▽

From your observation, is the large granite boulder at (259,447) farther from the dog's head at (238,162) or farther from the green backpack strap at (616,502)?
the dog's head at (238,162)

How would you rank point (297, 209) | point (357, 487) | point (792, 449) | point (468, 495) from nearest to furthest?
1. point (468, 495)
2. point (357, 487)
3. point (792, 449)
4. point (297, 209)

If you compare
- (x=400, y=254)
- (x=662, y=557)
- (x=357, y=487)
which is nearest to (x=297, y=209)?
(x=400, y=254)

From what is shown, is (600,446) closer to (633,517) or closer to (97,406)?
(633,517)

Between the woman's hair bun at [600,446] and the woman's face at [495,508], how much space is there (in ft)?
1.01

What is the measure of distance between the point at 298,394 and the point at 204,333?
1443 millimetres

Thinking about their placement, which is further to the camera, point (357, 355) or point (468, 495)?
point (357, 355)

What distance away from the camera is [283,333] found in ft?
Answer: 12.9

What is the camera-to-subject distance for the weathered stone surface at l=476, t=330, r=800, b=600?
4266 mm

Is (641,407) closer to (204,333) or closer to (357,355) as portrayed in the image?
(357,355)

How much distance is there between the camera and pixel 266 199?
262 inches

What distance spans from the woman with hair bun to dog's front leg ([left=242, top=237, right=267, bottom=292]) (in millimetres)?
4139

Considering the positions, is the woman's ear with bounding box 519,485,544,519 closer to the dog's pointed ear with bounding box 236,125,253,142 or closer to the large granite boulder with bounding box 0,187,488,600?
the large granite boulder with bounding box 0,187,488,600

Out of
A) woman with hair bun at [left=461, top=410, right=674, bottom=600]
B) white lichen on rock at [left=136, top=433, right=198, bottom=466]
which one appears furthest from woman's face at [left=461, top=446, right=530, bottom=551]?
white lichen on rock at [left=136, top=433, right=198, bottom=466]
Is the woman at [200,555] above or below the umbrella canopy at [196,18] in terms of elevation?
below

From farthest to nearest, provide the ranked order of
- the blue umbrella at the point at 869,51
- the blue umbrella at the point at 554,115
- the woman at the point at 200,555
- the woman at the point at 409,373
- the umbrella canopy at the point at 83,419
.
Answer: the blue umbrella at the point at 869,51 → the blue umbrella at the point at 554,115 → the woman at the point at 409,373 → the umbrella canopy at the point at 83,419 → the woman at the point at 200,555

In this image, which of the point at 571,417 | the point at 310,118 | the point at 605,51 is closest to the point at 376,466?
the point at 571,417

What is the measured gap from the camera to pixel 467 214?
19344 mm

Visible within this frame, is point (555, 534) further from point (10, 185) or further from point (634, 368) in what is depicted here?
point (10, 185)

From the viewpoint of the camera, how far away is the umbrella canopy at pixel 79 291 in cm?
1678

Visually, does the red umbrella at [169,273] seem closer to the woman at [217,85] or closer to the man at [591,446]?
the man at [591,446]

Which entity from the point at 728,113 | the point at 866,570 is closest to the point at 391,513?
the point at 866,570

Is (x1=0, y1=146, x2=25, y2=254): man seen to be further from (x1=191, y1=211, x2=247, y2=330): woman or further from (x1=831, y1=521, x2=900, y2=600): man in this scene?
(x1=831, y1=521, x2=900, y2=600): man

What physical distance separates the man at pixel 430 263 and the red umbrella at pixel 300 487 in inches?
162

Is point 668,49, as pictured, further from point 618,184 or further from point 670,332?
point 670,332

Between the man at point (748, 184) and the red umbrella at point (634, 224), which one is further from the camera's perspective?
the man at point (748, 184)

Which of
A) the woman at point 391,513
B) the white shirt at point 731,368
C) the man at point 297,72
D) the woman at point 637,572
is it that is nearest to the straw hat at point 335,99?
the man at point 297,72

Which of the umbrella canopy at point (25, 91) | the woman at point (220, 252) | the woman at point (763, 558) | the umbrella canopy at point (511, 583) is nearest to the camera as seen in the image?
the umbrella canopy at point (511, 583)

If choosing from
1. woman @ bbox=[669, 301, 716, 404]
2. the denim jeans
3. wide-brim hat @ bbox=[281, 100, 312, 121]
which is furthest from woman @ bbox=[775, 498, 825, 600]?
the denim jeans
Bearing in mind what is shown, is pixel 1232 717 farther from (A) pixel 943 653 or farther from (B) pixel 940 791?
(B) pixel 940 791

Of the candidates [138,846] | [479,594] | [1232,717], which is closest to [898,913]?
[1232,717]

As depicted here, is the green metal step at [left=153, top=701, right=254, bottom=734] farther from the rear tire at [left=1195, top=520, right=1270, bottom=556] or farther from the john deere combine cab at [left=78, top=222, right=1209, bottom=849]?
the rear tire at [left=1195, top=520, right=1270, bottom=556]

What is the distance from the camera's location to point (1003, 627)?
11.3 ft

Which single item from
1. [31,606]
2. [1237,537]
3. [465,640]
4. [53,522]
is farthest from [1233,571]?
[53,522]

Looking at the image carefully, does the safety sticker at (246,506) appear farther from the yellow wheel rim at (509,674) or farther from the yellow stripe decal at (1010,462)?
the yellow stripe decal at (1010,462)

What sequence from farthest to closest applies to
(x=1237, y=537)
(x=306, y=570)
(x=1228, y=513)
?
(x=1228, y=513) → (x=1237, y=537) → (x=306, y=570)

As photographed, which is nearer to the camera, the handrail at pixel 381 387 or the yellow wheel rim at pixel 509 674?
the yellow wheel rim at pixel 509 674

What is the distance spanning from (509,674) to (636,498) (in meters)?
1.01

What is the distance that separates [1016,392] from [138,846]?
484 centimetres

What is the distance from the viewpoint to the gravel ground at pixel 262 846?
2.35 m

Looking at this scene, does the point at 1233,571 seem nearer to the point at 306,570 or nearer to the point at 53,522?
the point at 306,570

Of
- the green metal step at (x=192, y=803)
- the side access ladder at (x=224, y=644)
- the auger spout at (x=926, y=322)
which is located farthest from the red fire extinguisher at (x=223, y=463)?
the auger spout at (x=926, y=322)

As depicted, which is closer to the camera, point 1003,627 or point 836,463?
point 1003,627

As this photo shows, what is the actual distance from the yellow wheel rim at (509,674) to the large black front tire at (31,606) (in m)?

△

#### Do this
Rewrite the part of the items that opens with the line containing "What is the distance that" and closes at the end of the items, changing "side access ladder" to "side boarding ladder" and keeping everything else the same.

#### Written reply
What is the distance that separates [1016,392] from [138,846]?
484 centimetres

What is the distance from the viewpoint to the gravel ground at pixel 262 846?
2.35 m

Looking at this scene, does the point at 1233,571 seem nearer to the point at 306,570 or nearer to the point at 53,522?
the point at 306,570

Of
- the green metal step at (x=192, y=803)
- the side boarding ladder at (x=224, y=644)
- the auger spout at (x=926, y=322)
which is located farthest from the red fire extinguisher at (x=223, y=463)?
the auger spout at (x=926, y=322)

As depicted, which is closer to the camera, point 1003,627 or point 836,463?
point 1003,627

As this photo shows, what is the actual distance from the yellow wheel rim at (509,674) to the large black front tire at (31,606) (in m)?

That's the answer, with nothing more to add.